— START OF SUPPLIED MATERIAL —

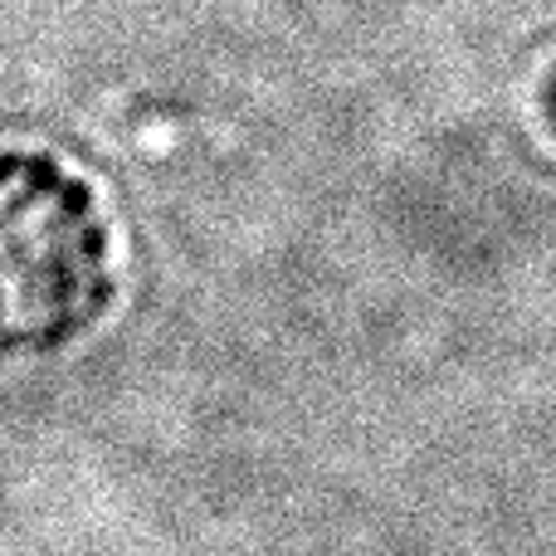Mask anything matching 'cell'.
<instances>
[{
    "instance_id": "obj_1",
    "label": "cell",
    "mask_w": 556,
    "mask_h": 556,
    "mask_svg": "<svg viewBox=\"0 0 556 556\" xmlns=\"http://www.w3.org/2000/svg\"><path fill=\"white\" fill-rule=\"evenodd\" d=\"M113 303L93 191L45 152H0V356L68 346Z\"/></svg>"
}]
</instances>
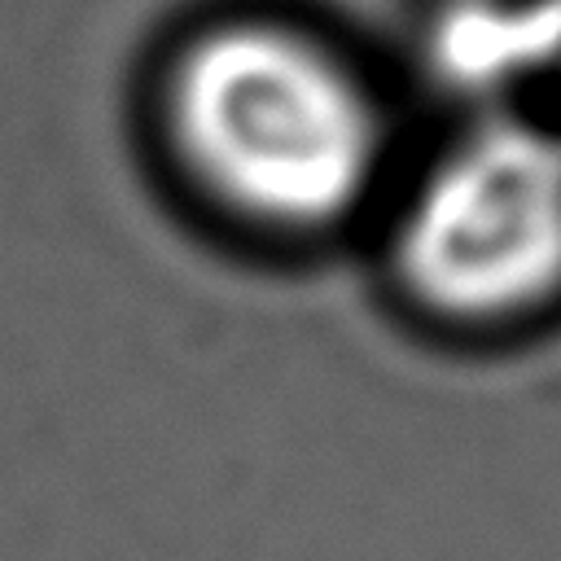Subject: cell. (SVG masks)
Listing matches in <instances>:
<instances>
[{"label": "cell", "instance_id": "277c9868", "mask_svg": "<svg viewBox=\"0 0 561 561\" xmlns=\"http://www.w3.org/2000/svg\"><path fill=\"white\" fill-rule=\"evenodd\" d=\"M557 123H561V114H557Z\"/></svg>", "mask_w": 561, "mask_h": 561}, {"label": "cell", "instance_id": "6da1fadb", "mask_svg": "<svg viewBox=\"0 0 561 561\" xmlns=\"http://www.w3.org/2000/svg\"><path fill=\"white\" fill-rule=\"evenodd\" d=\"M153 123L171 171L228 228L311 245L390 188V114L373 75L280 13H224L167 57Z\"/></svg>", "mask_w": 561, "mask_h": 561}, {"label": "cell", "instance_id": "7a4b0ae2", "mask_svg": "<svg viewBox=\"0 0 561 561\" xmlns=\"http://www.w3.org/2000/svg\"><path fill=\"white\" fill-rule=\"evenodd\" d=\"M386 259L434 329L495 337L561 311V123L478 114L394 184Z\"/></svg>", "mask_w": 561, "mask_h": 561}, {"label": "cell", "instance_id": "3957f363", "mask_svg": "<svg viewBox=\"0 0 561 561\" xmlns=\"http://www.w3.org/2000/svg\"><path fill=\"white\" fill-rule=\"evenodd\" d=\"M425 61L460 118L539 114L561 101V0H447L425 31Z\"/></svg>", "mask_w": 561, "mask_h": 561}]
</instances>
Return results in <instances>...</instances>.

— END OF SUPPLIED MATERIAL —

WHAT NEEDS TO BE DONE = Switch "instances" to "objects" in everything from the start of the listing down to the line containing "Subject: cell. (SVG masks)", keeping all else unchanged. Leave the pictures out of your answer.

EXERCISE ANSWER =
Mask anything matching 'cell'.
<objects>
[{
    "instance_id": "obj_1",
    "label": "cell",
    "mask_w": 556,
    "mask_h": 556,
    "mask_svg": "<svg viewBox=\"0 0 556 556\" xmlns=\"http://www.w3.org/2000/svg\"><path fill=\"white\" fill-rule=\"evenodd\" d=\"M113 303L93 191L45 152H0V356L68 346Z\"/></svg>"
}]
</objects>
Subject: cell. (SVG masks)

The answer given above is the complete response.